IT Security & Governance Specialist (f/m/d)

Your area of work:
The Xetra/Eurex Operations team at Deutsche Börse is central to the daily operation and management of our trading, clearing, and risk systems. Within this team, the Security & Governance Unit plays a critical role. We interface with the central Information Security department, manage IT disaster recovery and DORA-related topics, and guide our development and operations teams in translating security and compliance requirements into robust operational processes and technical solutions. In this role, you will be instrumental in creating and maintaining the necessary documentation and processes to meet key regulatory standards such as MaRisk, BAIT, DORA, and KRITIS.

Your responsibilities:

• Align, track, and consult on the yearly review and update of XEOps documentation and procedures in line with DBG 2nd line guidelines and international best practices.

• Consult and support the development, change, and implementation of internal procedures, documentation, and templates, with a focus on coverage of requirements from 2nd line guidelines and procedures.

• Prepare and deliver on reporting requests from 2nd Lines and Legal Entities regarding required controls and KPIs.

• Consult and support the teams on IT audit evidence requests.

• Track identified audit findings for IT assets and support the closure of procedural findings.

• Consult on and support disaster recovery documentation and reports for IT applications and infrastructure, delivering on requirements from DORA and the DBAG Resilience Guideline.

• Collaborate with XEOps infrastructure and application support teams on the conception and implementation of Backup & Restore concepts, addressing DORA's IT resilience requirements.

• Act as a Point-of-Contact and collaborate with the support teams and Application Owners on tasks related to Information Security.

• Work with IT Product teams and key stakeholders to identify, analyze, and mitigate gaps in the implementation of required security controls from Group Security and 2nd line.

• Consult and contribute to Risk Assessments and Risk Management of IT applications and infrastructure with relevant stakeholders and Subject Matter Experts.

• Consult on remediation solutions for vulnerabilities and penetration test results with the IT Support Groups.

• Address identified vulnerabilities to responsible teams, inform managers, and track follow-up activities to ensure timely resolution.

• Support the preparation of regular PAM reports from the Privileged Access Inventory and related Account Controls using the relevant scripts.

Your profile:

• Knowledge of the legal and regulatory requirements relevant to the Financial Market (e.g., KRITIS, BAIT, DORA) and requirements for risk management.

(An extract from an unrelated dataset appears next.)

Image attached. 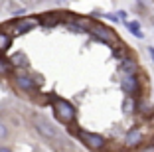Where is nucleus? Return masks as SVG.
<instances>
[{"mask_svg":"<svg viewBox=\"0 0 154 152\" xmlns=\"http://www.w3.org/2000/svg\"><path fill=\"white\" fill-rule=\"evenodd\" d=\"M91 32H93V34H95L97 38H101L103 42H113V40H115V36L111 34L109 30H107V28H103V26H95V28H91Z\"/></svg>","mask_w":154,"mask_h":152,"instance_id":"6","label":"nucleus"},{"mask_svg":"<svg viewBox=\"0 0 154 152\" xmlns=\"http://www.w3.org/2000/svg\"><path fill=\"white\" fill-rule=\"evenodd\" d=\"M127 28L131 30V34H134L136 38H144V34H142L140 24H138V22H127Z\"/></svg>","mask_w":154,"mask_h":152,"instance_id":"10","label":"nucleus"},{"mask_svg":"<svg viewBox=\"0 0 154 152\" xmlns=\"http://www.w3.org/2000/svg\"><path fill=\"white\" fill-rule=\"evenodd\" d=\"M148 51H150V55H152V59H154V48H148Z\"/></svg>","mask_w":154,"mask_h":152,"instance_id":"14","label":"nucleus"},{"mask_svg":"<svg viewBox=\"0 0 154 152\" xmlns=\"http://www.w3.org/2000/svg\"><path fill=\"white\" fill-rule=\"evenodd\" d=\"M6 136H8V129H6L4 123H0V140H4Z\"/></svg>","mask_w":154,"mask_h":152,"instance_id":"13","label":"nucleus"},{"mask_svg":"<svg viewBox=\"0 0 154 152\" xmlns=\"http://www.w3.org/2000/svg\"><path fill=\"white\" fill-rule=\"evenodd\" d=\"M54 115L59 123L69 125V123L75 121V107L69 101H65V99H55L54 101Z\"/></svg>","mask_w":154,"mask_h":152,"instance_id":"1","label":"nucleus"},{"mask_svg":"<svg viewBox=\"0 0 154 152\" xmlns=\"http://www.w3.org/2000/svg\"><path fill=\"white\" fill-rule=\"evenodd\" d=\"M121 87L127 95H132L134 91H138V79H136V73H122V81Z\"/></svg>","mask_w":154,"mask_h":152,"instance_id":"5","label":"nucleus"},{"mask_svg":"<svg viewBox=\"0 0 154 152\" xmlns=\"http://www.w3.org/2000/svg\"><path fill=\"white\" fill-rule=\"evenodd\" d=\"M14 81H16V85H18L22 91H26V93H38V85H36V81H34L30 75H26V73H22V71L16 73Z\"/></svg>","mask_w":154,"mask_h":152,"instance_id":"4","label":"nucleus"},{"mask_svg":"<svg viewBox=\"0 0 154 152\" xmlns=\"http://www.w3.org/2000/svg\"><path fill=\"white\" fill-rule=\"evenodd\" d=\"M79 138L91 148V150H97V148H103L105 146V138L101 134H95V132H87V130H81L79 132Z\"/></svg>","mask_w":154,"mask_h":152,"instance_id":"3","label":"nucleus"},{"mask_svg":"<svg viewBox=\"0 0 154 152\" xmlns=\"http://www.w3.org/2000/svg\"><path fill=\"white\" fill-rule=\"evenodd\" d=\"M132 109H134V101H132V97H128L125 101V113H132Z\"/></svg>","mask_w":154,"mask_h":152,"instance_id":"12","label":"nucleus"},{"mask_svg":"<svg viewBox=\"0 0 154 152\" xmlns=\"http://www.w3.org/2000/svg\"><path fill=\"white\" fill-rule=\"evenodd\" d=\"M140 140H142V132L138 129L128 130V134H127V146H136Z\"/></svg>","mask_w":154,"mask_h":152,"instance_id":"7","label":"nucleus"},{"mask_svg":"<svg viewBox=\"0 0 154 152\" xmlns=\"http://www.w3.org/2000/svg\"><path fill=\"white\" fill-rule=\"evenodd\" d=\"M34 126H36V130L44 136V138H48V140H54L55 136H57L55 126L51 125L50 121H45L44 116H36V119H34Z\"/></svg>","mask_w":154,"mask_h":152,"instance_id":"2","label":"nucleus"},{"mask_svg":"<svg viewBox=\"0 0 154 152\" xmlns=\"http://www.w3.org/2000/svg\"><path fill=\"white\" fill-rule=\"evenodd\" d=\"M10 44H12V36L8 32H0V54H4L10 48Z\"/></svg>","mask_w":154,"mask_h":152,"instance_id":"8","label":"nucleus"},{"mask_svg":"<svg viewBox=\"0 0 154 152\" xmlns=\"http://www.w3.org/2000/svg\"><path fill=\"white\" fill-rule=\"evenodd\" d=\"M121 71L122 73H136V63L132 61V59H122Z\"/></svg>","mask_w":154,"mask_h":152,"instance_id":"9","label":"nucleus"},{"mask_svg":"<svg viewBox=\"0 0 154 152\" xmlns=\"http://www.w3.org/2000/svg\"><path fill=\"white\" fill-rule=\"evenodd\" d=\"M10 61H12L14 67H28V61H26V57H24L22 54H16Z\"/></svg>","mask_w":154,"mask_h":152,"instance_id":"11","label":"nucleus"}]
</instances>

• Strong understanding of international IT best practices and standards (e.g., COBIT, ITIL, ISO2700x) and a good knowledge of IT process design.

• Good understanding of threats and security concepts for ICT infrastructure, platforms, and applications (e.g., network infrastructure, operating systems, databases, middleware, and web application hardening).

• Proven knowledge of Identity and Access Management (IAM) & Privileged Access Management (PAM).

• Programming skills (e.g., shell scripts, Python).

• A passion for IT governance and information security, with a strong desire to learn and deliver high-quality results.

• Proficiency with the Office365 suite and ticketing systems (e.g., JIRA).

• Nice to have: Security-related certifications (e.g., OWASP, CEH, CCSP, CISSP) or a willingness to acquire a major certification.

• Nice to have: Governance-related certifications (e.g., COBIT, ITIL, NIS 2).